In it, its author, Violet Jacob, wrote: "The years are slippin' past ye like water past the bows, Roond half the warld ye've tossed yer dram but sune ye'll have to lowse." My friend wonders was Tierney, the classical scholar, using the word very correctly, however offensively, to mean "idlers", and not, as his opponents, thought, people infested with lice?
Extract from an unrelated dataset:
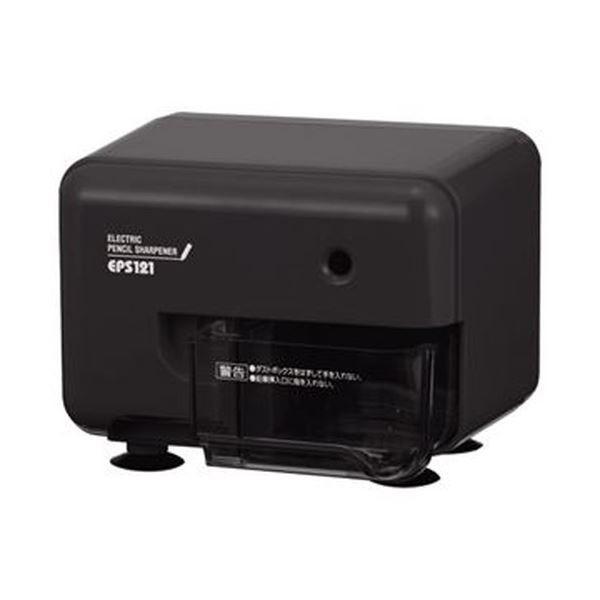 アスカ 電動シャープナー ヨコ型 ブラック EPS121BK 激安価格と即納で通信販売 本日の目玉 1台 ×3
Yes, I have no doubt that louser and lowser are simply variant spellings, and that they have nothing to do with louse, the bug (Old English lus). The EDD has a couple of pages on louse/lowse, a form of "loose". It hasn't got louser, an idler, but it gives a Yorkshire variant lowsing, a noun. To lowse/to loose, means, among other things, to leave off, to stop working, to idle, to lead a vagabond life.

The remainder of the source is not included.